As I’ve previously reported, some of the most popular pornographic websites in Australia do appear on the ACMA blacklist. I think Optus customers should be notified that this is the case, as the current answer is very misleading.

Such are the difficulties for a PR department trying to answer questions about a secret blacklist.

Conroy to appear on “Insight”

Stephen Conroy will appear on SBS’s Insight at 7:30pm AEDT this coming Tuesday. It looks like they’ve found guests and experts on all sides of the debate, so I don’t think Conroy will be able to get away with as much as he did on Q&A.

Naturally, you can expect an angry write-up from me after the programme finishes. I can’t wait.

I don’t support it…

…but I still think it’s funny.

Hackers defaced the Australian classification board’s website last night.

UPDATE: Websinthe offers a sensible comparison between pros and cons of the attack.

I’m later than I thought on this news. I guess I was too caught up in Conroy’s Q&A rubbish last night to notice.

Conroy suggests voters give Labor the flick

It looks like Conroy is starting to talk some sense:

(Voters can) toss us out if they don’t like what we do or they don’t like what somebody else does.

I think we might just take you up on that.

Webshield’s Anthony Pillion is an idiot

Anthony Pillion

The neckbearded Anthony Pillion

Of the six ISPs participating in Stephen Conroy’s mandatory filtering trial, none have had a higher profile than Webshield.
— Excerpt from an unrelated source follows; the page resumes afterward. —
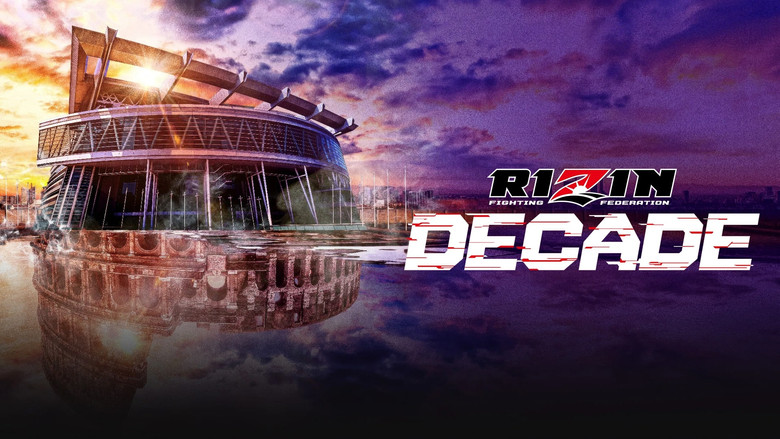 RIZIN DECADE still 2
Webshield’s managing director, Anthony Pillion, has frequently made himself available for comment, generally offering his heartfelt support of filtering.
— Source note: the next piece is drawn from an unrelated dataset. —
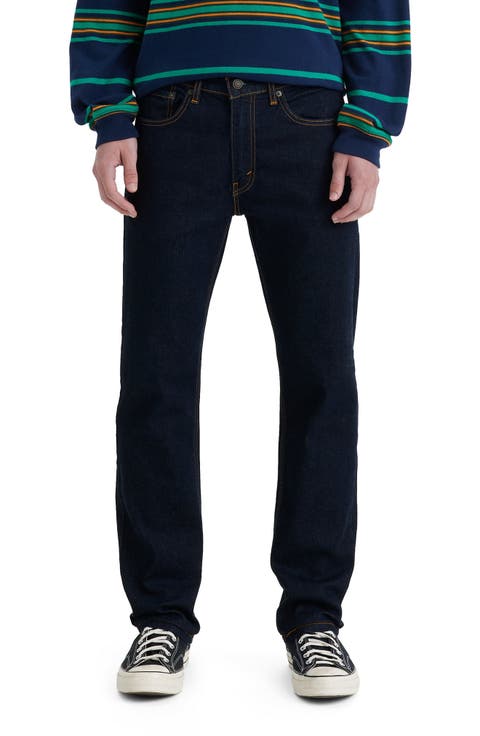 506™ Comfort Straight Leg Jeans (Midnight Rest Adv)
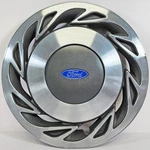 One 1992-1995 Ford E150 Econoline # 897 15" Hubcap / Wheel Cover F2UZ-1130-E Used. Price: $99.99.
Webshield, who voluntarily offers ISP level filtering to its customers, could see its niche in the market destroyed by Conroy’s MIF scheme. This makes some of Anthony Pillion’s comments all the more bizarre. In a terrible article published by AustralianIT, he had this to say:

The mandatory level of filtering proposed by the government is not some pipe dream; filtering large volumes of traffic for small lists of URLs is possible and viable with technology available today.

Another complaint is that content will be blocked when it shouldn’t be. Over blocking is an issue for dynamic filtering not for blacklist filtering.
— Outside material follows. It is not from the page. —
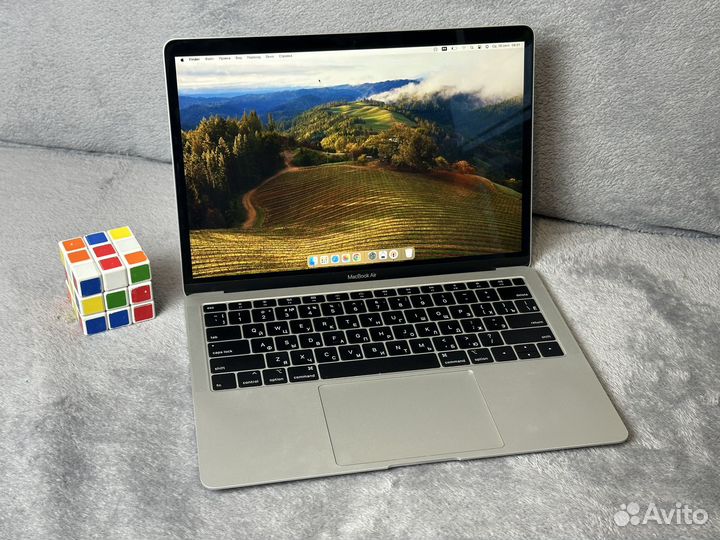 Apple macbook Air 13 2018 8/512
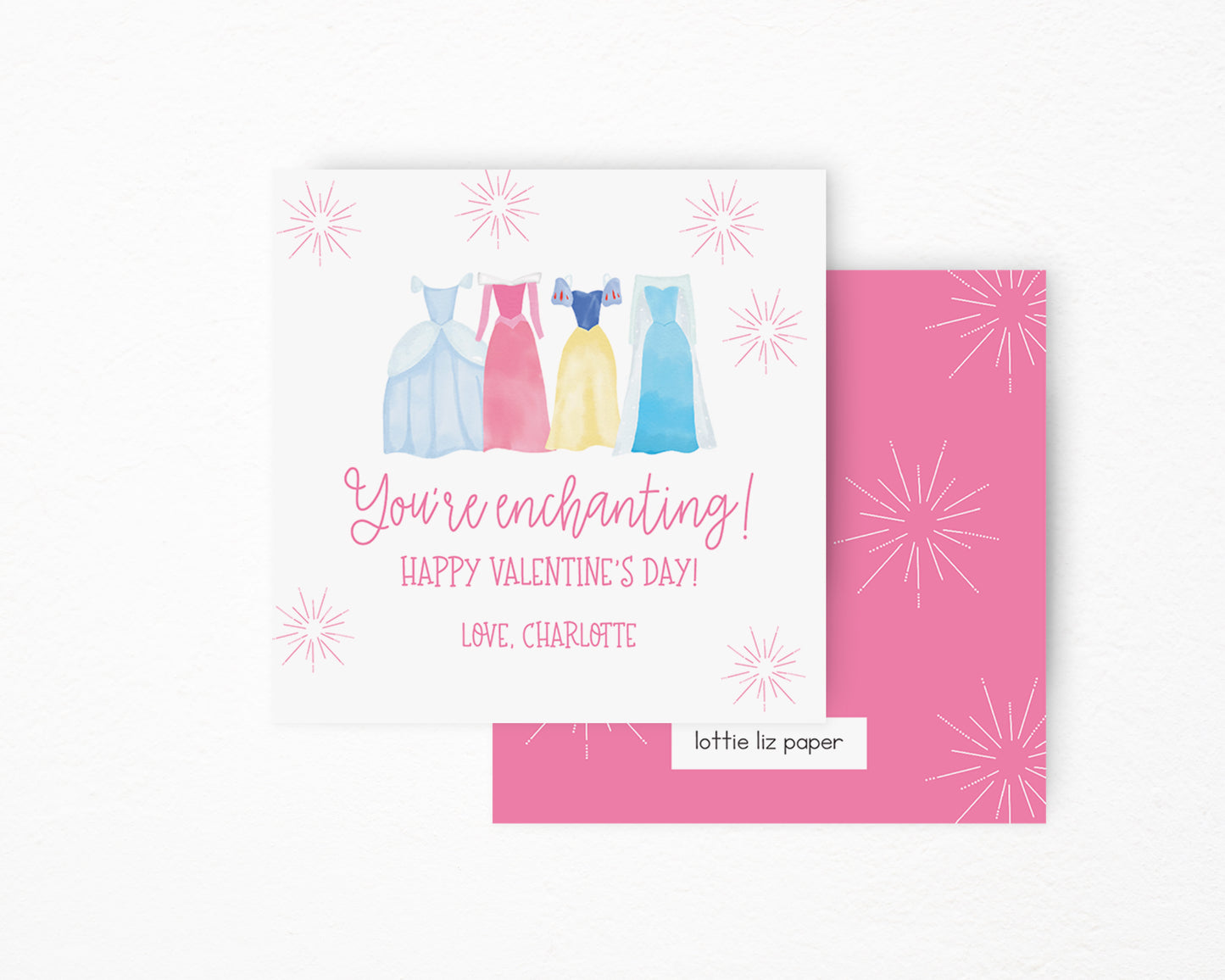 You're Enchanting!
This is absolute nonsense. Considering that the blacklist will be handled by government bureaucrats, it will be subject to the full array of human error, or more likely, human stupidity. As the recent ACMA leak shows, popular and completely innocent websites have made their way onto the blacklist.

The most telling comments from Pillion emerged following the first ACMA blacklist leak, which was said to have been inaccurate:

Anthony Pillion, managing director of Webshield, one of six ISPs participating in the Federal Government’s internet filtering trial also said “there is a giant question mark over the motive and credibility of the content in the leak”.

Pillion said the leaked list was not a list of URLs in use during the trials.

“It seems as if it is a compilation of information available on the web, and includes some URL’s never investigated by ACMA,” he said.

“That makes it questionable at least.”

“It has more basis in michief than in credibility.”

[…]

An online story in a Sydney newspaper earlier today attributed the leak without qualification to a Government-approved maker of internet filtering products.

Pillion doubted those companies would leak the information.

“The only motive could be somebody that dislikes intensely what the Government is proposing at the moment, and will go to any lengths to undermine it.”

For the past two years, ACMA has sent weekly updates of its lists to makers of internet filters, Pillion said: “There would have to be copies of various lists floating around”.

The lists used in filtering trial are encrypted and “far more secure”, he said.

While it’s not easy to work out exactly what Pillion is trying to say, it seems he’s unaware that the blacklist can be easily extracted from filtering software by people who have the relevant technical knowledge. The companies themselves don’t need to leak the information as, by design, the list must be stored somewhere within the program. Is Pillion computer illiterate, or just completely stupid?

It seems amazing that Pillion could talk about leakers lacking “credibility” when he’s supporting actions which are bound to hurt his company.